He glanced around the crowd, and realized that many of them were engaged in heated conversation. "Rumors? Sorry. I haven't checked the news. What rumors?"
She took a breath to steady herself before speaking. "That transit's been shuttered in advance of a declaration of martial law."
"Martial--? Why? Who?"
"The rumor is that it's being ordered by the new Director of Financial Interests. You know, the guy who was railroaded through after the secretaries of treasury and commerce were killed in the terror attack at that resort in Greenland."
Victor shook his head. "All I know is that there's some kind of crisis at the Daley Transshipment Center. I got a call from the administrator. He said my boss is gone, and the control systems have been compromised. But even so, that shouldn't have anything to do with the trains. Well, it doesn't look I'd be getting a ride this way any time soon, so I might as well call a cab. Thanks."
Things weren't much calmer at the Port office. Half the crew was missing, and the rest looked frantic. Instead of reporting to his station, he went directly to Administrator Fletcher's office.
"Good," Fletcher said as he entered, "you're here. Now maybe we can get things back under control."
"You told me the system's been compromised," Victor said, not bothering to take the visitor's chair. "What else do you know?"

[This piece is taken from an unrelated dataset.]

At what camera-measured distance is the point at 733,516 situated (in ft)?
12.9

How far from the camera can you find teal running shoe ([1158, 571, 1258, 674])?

Fletcher gave him a scornful look. "I'm an administrator, not a tech-head, Schandrul. That's what you're here to figure out."
"Sure, but has anyone taken credit for it? I've heard rumors that--."
"I don't want speculation. Get me the facts, and get this place back under control! We're hemorrhaging money here."
"At once, sir." He was about to turn around, when he caught himself and asked meekly, "If you don't mind, sir, could you please tell me what happened to Natalie? And where are all the others?"
Fletcher frowned and looked away for a moment. Then he gestured for Victor to shut the door and sit down. "It's like this," he said. "The Hacker Collective took credit for shutting us down. They said it was because they didn't like the politics of the owners."
"The owners? What does the collective think the Basel banking consortium has to do with running the port? It's just another asset in their portfolio."
"Exactly. But once they made it political, people started taking sides. Some of them even refused to follow orders. Naturally, we had to show them the door. It's bad enough that we've lost control of our equipment without having to fight our own employees to get things running again."
Victor's jaw dropped. "Natalie, sir? Are you telling me that my manager sided with those creeps?"